The sheer scale and complexity of diverse technologies working together at incredible speeds in a data centre often cause bottlenecks and outages.
Yet when IT professionals seek to monitor this complexity, the tools they choose often intensify the chaos.
Since a data centre represents the life blood of any large organisation with its data providing critical services to internal and external users, downtime causes headaches for operators and their clients, and impacts performance against service level agreements (SLAs).
According to Gigamon, it is essential to monitor and analyse all traffic passing through the networks in order to ensure that a data centre operates as efficiently as possible.
It is equally necessary to select monitoring tools that assist the process without increasing complexity. Yet, the most common approach is to implement networks with a myriad monitoring and security tools.
Having a monitoring tool connected to every critical data path is not an efficient practice, nor is it cost-effective.
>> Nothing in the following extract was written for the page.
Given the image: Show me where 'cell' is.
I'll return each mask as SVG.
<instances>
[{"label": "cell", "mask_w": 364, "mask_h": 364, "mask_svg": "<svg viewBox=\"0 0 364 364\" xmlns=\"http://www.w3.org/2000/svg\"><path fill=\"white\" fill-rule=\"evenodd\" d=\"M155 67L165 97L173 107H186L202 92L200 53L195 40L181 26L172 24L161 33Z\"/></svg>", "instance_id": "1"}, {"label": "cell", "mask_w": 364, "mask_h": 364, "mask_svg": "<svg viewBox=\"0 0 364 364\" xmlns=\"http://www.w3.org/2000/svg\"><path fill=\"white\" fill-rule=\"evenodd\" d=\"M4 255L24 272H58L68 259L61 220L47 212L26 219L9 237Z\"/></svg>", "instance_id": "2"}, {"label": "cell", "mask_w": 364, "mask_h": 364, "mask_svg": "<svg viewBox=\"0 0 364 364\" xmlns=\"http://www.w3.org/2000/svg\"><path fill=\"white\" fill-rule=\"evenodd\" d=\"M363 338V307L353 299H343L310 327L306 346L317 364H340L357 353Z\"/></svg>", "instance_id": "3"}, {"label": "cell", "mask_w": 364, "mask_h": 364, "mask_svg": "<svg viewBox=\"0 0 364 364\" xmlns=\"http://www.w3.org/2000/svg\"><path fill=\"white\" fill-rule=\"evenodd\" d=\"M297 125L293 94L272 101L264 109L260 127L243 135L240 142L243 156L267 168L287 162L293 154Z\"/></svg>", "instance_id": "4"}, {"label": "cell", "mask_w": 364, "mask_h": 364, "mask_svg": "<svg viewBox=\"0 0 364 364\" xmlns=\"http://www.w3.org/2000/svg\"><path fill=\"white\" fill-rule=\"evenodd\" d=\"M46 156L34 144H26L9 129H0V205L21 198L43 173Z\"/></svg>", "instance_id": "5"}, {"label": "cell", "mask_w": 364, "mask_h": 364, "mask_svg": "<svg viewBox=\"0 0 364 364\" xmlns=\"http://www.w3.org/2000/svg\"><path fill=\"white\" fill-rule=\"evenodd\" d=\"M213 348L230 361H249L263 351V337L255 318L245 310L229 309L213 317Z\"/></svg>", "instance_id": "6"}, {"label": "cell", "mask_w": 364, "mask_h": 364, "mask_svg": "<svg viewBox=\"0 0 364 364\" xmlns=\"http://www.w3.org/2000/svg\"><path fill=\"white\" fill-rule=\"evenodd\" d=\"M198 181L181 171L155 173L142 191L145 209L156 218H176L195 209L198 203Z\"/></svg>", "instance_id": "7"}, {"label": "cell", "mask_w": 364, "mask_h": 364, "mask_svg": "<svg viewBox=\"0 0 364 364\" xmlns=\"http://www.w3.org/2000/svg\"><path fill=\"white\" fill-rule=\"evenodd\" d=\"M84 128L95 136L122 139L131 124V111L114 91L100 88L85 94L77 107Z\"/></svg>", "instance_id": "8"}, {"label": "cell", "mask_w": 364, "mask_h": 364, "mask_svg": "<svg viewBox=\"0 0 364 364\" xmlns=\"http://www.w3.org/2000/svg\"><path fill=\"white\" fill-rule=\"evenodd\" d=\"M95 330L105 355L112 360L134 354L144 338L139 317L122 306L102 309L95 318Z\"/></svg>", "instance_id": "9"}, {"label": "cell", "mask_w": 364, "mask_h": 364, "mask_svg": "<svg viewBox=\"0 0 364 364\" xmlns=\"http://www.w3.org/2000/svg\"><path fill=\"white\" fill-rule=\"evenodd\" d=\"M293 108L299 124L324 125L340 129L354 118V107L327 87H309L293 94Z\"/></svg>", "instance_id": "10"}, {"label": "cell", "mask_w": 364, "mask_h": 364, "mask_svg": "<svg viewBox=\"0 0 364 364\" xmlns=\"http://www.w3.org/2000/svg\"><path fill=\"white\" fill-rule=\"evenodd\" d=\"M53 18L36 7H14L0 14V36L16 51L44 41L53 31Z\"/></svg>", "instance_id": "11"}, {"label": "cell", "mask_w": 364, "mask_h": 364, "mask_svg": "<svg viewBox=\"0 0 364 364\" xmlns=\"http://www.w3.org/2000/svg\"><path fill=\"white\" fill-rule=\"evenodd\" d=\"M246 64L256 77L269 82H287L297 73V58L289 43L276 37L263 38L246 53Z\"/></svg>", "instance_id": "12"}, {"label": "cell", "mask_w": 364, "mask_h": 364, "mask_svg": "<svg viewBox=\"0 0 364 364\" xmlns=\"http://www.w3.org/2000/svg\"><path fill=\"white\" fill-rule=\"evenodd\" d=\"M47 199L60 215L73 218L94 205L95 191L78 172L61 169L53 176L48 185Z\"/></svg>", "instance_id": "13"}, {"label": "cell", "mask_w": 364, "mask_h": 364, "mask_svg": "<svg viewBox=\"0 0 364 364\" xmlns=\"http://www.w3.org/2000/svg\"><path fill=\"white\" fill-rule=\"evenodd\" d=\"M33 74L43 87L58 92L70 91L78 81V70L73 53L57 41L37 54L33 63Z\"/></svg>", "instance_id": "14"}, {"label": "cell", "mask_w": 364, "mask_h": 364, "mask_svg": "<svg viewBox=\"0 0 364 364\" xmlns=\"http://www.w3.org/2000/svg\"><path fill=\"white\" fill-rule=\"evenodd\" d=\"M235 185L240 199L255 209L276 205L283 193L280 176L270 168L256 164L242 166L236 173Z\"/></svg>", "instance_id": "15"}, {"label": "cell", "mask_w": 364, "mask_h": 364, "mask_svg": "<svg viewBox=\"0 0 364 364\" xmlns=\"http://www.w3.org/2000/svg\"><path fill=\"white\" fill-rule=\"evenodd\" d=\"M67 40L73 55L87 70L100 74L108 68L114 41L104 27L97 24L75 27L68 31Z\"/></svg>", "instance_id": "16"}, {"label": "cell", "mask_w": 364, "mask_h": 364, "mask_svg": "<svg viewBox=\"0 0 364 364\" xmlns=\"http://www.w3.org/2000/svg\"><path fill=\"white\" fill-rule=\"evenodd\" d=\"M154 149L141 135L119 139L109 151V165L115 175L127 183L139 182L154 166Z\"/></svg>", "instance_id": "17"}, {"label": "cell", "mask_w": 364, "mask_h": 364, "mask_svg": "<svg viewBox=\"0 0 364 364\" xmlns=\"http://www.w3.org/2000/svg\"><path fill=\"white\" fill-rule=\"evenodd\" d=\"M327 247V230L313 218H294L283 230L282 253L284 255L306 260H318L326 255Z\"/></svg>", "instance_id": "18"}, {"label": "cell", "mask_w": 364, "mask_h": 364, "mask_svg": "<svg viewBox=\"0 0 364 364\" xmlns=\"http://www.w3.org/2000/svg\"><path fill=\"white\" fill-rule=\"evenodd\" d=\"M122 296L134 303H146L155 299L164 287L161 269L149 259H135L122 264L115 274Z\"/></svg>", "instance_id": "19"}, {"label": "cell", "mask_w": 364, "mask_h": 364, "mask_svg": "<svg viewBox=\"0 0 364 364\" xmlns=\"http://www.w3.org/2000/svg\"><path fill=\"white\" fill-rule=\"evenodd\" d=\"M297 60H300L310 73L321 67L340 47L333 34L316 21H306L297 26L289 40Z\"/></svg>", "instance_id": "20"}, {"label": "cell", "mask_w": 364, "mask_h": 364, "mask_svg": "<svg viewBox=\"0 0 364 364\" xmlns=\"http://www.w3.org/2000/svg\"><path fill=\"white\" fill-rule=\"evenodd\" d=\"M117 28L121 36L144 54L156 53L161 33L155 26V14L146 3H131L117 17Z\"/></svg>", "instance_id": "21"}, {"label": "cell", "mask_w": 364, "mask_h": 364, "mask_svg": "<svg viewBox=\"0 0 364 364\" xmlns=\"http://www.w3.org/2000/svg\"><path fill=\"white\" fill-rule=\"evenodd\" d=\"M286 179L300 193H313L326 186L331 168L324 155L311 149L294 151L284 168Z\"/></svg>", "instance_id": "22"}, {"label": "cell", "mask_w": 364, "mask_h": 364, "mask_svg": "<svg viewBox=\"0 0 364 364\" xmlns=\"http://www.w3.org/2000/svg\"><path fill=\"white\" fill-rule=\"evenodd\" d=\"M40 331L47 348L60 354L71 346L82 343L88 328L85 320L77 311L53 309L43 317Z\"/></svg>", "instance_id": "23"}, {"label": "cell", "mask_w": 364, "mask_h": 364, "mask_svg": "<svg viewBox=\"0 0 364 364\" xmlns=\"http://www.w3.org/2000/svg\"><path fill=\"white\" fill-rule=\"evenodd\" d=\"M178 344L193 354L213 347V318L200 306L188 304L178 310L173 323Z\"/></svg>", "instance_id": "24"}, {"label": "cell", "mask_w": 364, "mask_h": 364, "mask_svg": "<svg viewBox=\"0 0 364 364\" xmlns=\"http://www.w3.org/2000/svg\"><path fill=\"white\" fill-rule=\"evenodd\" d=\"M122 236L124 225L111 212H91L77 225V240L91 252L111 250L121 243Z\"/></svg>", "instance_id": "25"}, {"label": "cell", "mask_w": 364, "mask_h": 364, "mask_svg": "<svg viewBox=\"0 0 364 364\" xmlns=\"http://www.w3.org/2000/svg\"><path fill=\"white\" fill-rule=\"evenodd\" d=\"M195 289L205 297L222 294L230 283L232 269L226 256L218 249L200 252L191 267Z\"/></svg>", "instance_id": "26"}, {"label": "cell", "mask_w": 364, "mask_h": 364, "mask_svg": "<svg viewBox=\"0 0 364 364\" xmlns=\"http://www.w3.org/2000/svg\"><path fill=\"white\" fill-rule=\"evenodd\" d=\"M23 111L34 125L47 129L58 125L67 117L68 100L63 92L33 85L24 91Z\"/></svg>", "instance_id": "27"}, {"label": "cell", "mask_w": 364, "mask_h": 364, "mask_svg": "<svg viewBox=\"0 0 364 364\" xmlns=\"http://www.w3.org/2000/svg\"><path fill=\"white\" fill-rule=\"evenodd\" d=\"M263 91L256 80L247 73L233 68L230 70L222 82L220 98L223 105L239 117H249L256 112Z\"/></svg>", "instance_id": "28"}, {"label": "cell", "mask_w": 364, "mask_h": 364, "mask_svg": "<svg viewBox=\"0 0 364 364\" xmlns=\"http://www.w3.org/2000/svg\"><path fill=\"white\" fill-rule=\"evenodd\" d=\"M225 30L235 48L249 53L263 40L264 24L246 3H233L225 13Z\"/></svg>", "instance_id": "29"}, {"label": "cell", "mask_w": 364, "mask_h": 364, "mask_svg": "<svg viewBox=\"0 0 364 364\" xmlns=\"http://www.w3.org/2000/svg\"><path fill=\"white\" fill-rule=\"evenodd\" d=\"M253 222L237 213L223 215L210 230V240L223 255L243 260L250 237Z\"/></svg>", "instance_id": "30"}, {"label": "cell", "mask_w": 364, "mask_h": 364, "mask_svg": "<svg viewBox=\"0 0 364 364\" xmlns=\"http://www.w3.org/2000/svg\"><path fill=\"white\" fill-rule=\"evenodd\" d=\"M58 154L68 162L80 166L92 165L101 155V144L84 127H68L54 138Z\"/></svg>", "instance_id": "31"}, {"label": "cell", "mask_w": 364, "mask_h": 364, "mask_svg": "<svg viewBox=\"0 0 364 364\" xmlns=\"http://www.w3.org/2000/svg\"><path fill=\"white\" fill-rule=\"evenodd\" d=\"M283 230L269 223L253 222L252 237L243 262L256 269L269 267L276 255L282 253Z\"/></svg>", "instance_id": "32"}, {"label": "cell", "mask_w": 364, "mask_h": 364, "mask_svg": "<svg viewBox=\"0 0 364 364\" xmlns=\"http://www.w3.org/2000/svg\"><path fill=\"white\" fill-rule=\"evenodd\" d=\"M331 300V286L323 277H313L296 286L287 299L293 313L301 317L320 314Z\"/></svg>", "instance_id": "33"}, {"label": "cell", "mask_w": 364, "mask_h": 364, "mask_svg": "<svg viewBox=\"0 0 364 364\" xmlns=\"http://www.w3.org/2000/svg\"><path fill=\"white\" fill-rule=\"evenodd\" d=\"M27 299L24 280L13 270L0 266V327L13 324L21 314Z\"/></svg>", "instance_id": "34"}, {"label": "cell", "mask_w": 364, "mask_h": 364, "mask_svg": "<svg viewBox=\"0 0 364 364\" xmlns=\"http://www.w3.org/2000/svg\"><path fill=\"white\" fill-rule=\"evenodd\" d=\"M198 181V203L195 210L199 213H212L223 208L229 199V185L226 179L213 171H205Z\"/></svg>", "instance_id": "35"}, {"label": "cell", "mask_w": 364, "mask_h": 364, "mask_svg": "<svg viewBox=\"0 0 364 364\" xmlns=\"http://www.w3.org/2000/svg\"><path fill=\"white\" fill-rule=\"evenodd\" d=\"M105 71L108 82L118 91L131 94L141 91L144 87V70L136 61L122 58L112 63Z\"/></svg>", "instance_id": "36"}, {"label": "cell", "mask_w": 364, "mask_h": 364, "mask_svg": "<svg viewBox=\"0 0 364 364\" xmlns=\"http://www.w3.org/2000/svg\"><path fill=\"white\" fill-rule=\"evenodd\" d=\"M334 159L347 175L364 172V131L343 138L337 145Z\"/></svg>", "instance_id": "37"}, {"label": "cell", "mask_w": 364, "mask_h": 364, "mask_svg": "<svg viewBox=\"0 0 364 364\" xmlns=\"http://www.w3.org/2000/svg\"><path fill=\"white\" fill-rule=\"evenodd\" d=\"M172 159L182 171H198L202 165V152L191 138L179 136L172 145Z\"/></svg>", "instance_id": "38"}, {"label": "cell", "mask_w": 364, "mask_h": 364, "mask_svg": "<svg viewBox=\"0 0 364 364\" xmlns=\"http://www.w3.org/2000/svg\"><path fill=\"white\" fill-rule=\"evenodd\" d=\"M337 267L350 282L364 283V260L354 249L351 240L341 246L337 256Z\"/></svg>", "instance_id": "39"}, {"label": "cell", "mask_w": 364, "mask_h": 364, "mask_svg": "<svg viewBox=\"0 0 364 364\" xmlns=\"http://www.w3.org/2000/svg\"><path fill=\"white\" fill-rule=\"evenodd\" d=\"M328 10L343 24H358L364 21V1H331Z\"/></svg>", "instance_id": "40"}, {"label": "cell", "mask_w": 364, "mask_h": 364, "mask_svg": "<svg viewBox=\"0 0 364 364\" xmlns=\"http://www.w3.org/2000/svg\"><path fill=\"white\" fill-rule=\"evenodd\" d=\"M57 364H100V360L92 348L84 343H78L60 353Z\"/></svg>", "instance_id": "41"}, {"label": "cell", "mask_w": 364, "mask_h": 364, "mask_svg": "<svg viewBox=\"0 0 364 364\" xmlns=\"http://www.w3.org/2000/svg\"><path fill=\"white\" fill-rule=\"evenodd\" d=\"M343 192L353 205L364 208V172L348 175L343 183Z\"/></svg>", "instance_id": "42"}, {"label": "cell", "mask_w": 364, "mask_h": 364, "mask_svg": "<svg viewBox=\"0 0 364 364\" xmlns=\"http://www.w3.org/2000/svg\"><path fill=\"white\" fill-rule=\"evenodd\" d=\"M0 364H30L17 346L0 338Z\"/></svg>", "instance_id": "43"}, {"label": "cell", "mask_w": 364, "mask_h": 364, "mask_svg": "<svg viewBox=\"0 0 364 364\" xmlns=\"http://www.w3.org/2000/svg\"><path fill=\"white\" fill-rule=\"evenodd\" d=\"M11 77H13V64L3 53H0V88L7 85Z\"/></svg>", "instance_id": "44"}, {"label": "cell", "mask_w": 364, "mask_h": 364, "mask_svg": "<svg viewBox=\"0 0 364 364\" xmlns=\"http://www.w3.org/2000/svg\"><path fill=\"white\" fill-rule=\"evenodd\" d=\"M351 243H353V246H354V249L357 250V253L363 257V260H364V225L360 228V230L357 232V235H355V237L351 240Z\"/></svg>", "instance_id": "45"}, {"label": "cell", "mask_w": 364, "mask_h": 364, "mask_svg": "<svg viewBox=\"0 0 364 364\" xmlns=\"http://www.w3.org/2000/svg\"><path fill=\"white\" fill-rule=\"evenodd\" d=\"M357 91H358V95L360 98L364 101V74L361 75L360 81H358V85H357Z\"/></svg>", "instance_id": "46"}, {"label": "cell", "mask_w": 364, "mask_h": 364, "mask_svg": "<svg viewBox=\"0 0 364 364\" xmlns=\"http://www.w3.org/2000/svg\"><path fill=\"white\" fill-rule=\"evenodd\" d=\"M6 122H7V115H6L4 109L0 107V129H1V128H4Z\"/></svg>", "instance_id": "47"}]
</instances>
Service providers often run into trouble when monitoring, and security tools become over-burdened by the sheer amount of data they are receiving. This is likely to lead to dropped packets and the potential loss of critical information, as well as service disruptions and unscheduled downtime.
When network operators begin upgrading to higher speed networks, monitoring and security tools are placed under further pressure to perform at levels where were not designed to operate.
Visibility is key
The key to creating improved monitoring capabilities lies in building a tool capable of filtering, aggregating, consolidating and replicating data to the monitoring and security tools already in place.
But since millions of traffic flows, thousands of events and hundreds of changes occur throughout the infrastructure each day, securing and monitoring all this activity effectively calls for a high degree of clarity. In fact it requires a solution that will deliver pervasive, intelligent and dynamic visibility.
The tools selected need to be capable of recognising when specific traffic is significant to more than just one management system, and must see over boundaries (of physical and virtual) in order to provide the clarity required to secure, maintain and support the whole data centre.
The continual evolution of a data centre network adds complexity to its management. New applications, services and tools are added frequently, creating a need for constant re-evaluation in the management of each. This often involves a level of downtime.
But when all the data that needs to be monitored is routed through a traffic visibility node, users can easily connect new tools or monitor new applications without disturbing existing monitoring connections.
The data is simply filtered automatically and routed to the most appropriate tool. With this technology in place, new tools can be added without any lengthy change management processes and there is no downtime.
By using filtering technology, a traffic visibility tool will virtually eliminate the problem of tools becoming overburdened. Filtering allows a user to reduce the amount of data being sent to a tool so that it receives only the data it needs to see, rather than processing vast amounts of unnecessary information.
This eliminates the issue of dropped packets and compromised analysis, and also improves longevity and associated return on investment of existing management and analysis tools.
As networks are upgraded to 10Gbps and higher, data centres will often operate under-utilised network links that require monitoring before they can to be used to their full capability, but lack the tools capable of this.
Through the use of traffic filtering, data passing through these large networks can be reduced to levels manageable by 1Gbps tools, significantly increasing visibility into the data. This also eliminates the need to purchase monitoring tools specifically for 10Gbps networks.
Employing a network traffic visibility solution, allows service providers to see exactly what is happening on the network at all times – from threats to performance issues – and maximise data centre performance, while lowering the total cost of management.
Increased visibility allows operators to see what they would otherwise miss, limits downtime to a minimum and adheres to those all-important SLAs.